Perceptual Evaluation of Speech Quality (PESQ)¶

Module Interface¶

class torchmetrics.audio.pesq.PerceptualEvaluationSpeechQuality(fs, mode, n_processes=1, **kwargs)[source]¶

Perceptual Evaluation of Speech Quality (PESQ)

This is a wrapper for the pesq package [1]. Note that input will be moved to cpu to perform the metric calculation.

Note

using this metrics requires you to have pesq install. Either install as pip install torchmetrics[audio] or pip install pesq. Note that pesq will compile with your currently installed version of numpy, meaning that if you upgrade numpy at some point in the future you will most likely have to reinstall pesq.

Forward accepts

preds: shape [...,time]
target: shape [...,time]

Parameters

fs¶ (int) – sampling frequency, should be 16000 or 8000 (Hz)
mode¶ (str) – 'wb' (wide-band) or 'nb' (narrow-band)
keep_same_device¶ – whether to move the pesq value to the device of preds
n_processes¶ (int) – integer specifiying the number of processes to run in parallel for the metric calculation. Only applies to batches of data and if multiprocessing package is installed.
kwargs¶ (Any) – Additional keyword arguments, see Advanced metric settings for more info.

Raises

ModuleNotFoundError – If peqs package is not installed
ValueError – If fs is not either 8000 or 16000
ValueError – If mode is not either "wb" or "nb"

Example

>>> from torchmetrics.audio.pesq import PerceptualEvaluationSpeechQuality
>>> import torch
>>> g = torch.manual_seed(1)
>>> preds = torch.randn(8000)
>>> target = torch.randn(8000)
>>> nb_pesq = PerceptualEvaluationSpeechQuality(8000, 'nb')
>>> nb_pesq(preds, target)
tensor(2.2076)
>>> wb_pesq = PerceptualEvaluationSpeechQuality(16000, 'wb')
>>> wb_pesq(preds, target)
tensor(1.7359)

References

[1] https://github.com/ludlows/python-pesq

Initializes internal Module state, shared by both nn.Module and ScriptModule.

compute()[source]¶

Computes average PESQ.

Return type: Tensor

update(preds, target)[source]¶

Update state with predictions and targets.

Parameters

preds¶ (Tensor) – Predictions from model
target¶ (Tensor) – Ground truth values

Return type

None

Functional Interface¶

torchmetrics.functional.audio.pesq.perceptual_evaluation_speech_quality(preds, target, fs, mode, keep_same_device=False, n_processes=1)[source]¶

PESQ (Perceptual Evaluation of Speech Quality)

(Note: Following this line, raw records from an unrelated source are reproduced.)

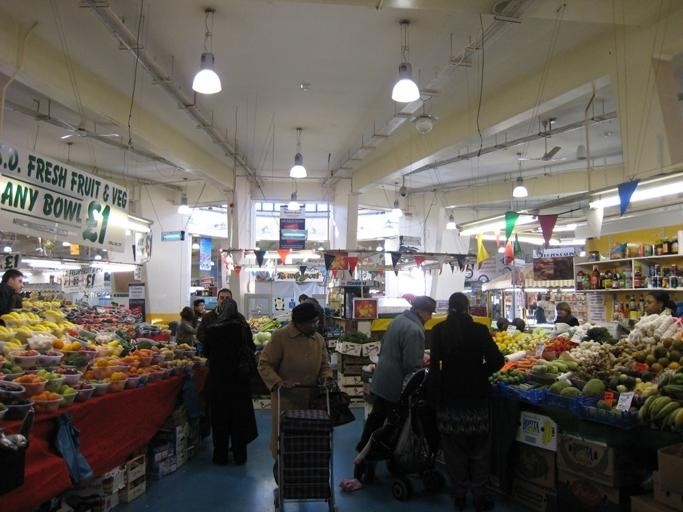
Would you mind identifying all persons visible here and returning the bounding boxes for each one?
[357,297,436,471]
[192,298,208,331]
[176,306,202,351]
[198,289,256,353]
[202,298,254,466]
[0,269,25,327]
[298,294,326,336]
[641,290,677,317]
[430,293,504,511]
[556,302,580,326]
[257,303,329,483]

This is a wrapper for the pesq package [1]. Note that input will be moved to cpu to perform the metric calculation.

Note

using this metrics requires you to have pesq install. Either install as pip install torchmetrics[audio] or pip install pesq. Note that pesq will compile with your currently installed version of numpy, meaning that if you upgrade numpy at some point in the future you will most likely have to reinstall pesq.

Parameters

preds¶ (Tensor) – shape [...,time]
target¶ (Tensor) – shape [...,time]
fs¶ (int) – sampling frequency, should be 16000 or 8000 (Hz)
mode¶ (str) – 'wb' (wide-band) or 'nb' (narrow-band)
keep_same_device¶ (bool) – whether to move the pesq value to the device of preds
n_processes¶ (int) – integer specifiying the number of processes to run in parallel for the metric calculation. Only applies to batches of data and if multiprocessing package is installed.

Return type

Tensor

Returns

pesq value of shape […]

Raises

ModuleNotFoundError – If peqs package is not installed
ValueError – If fs is not either 8000 or 16000
ValueError – If mode is not either "wb" or "nb"

Example

>>> from torchmetrics.functional.audio.pesq import perceptual_evaluation_speech_quality
>>> import torch
>>> g = torch.manual_seed(1)
>>> preds = torch.randn(8000)
>>> target = torch.randn(8000)
>>> perceptual_evaluation_speech_quality(preds, target, 8000, 'nb')
tensor(2.2076)
>>> perceptual_evaluation_speech_quality(preds, target, 16000, 'wb')
tensor(1.7359)

References

[1] https://github.com/ludlows/python-pesq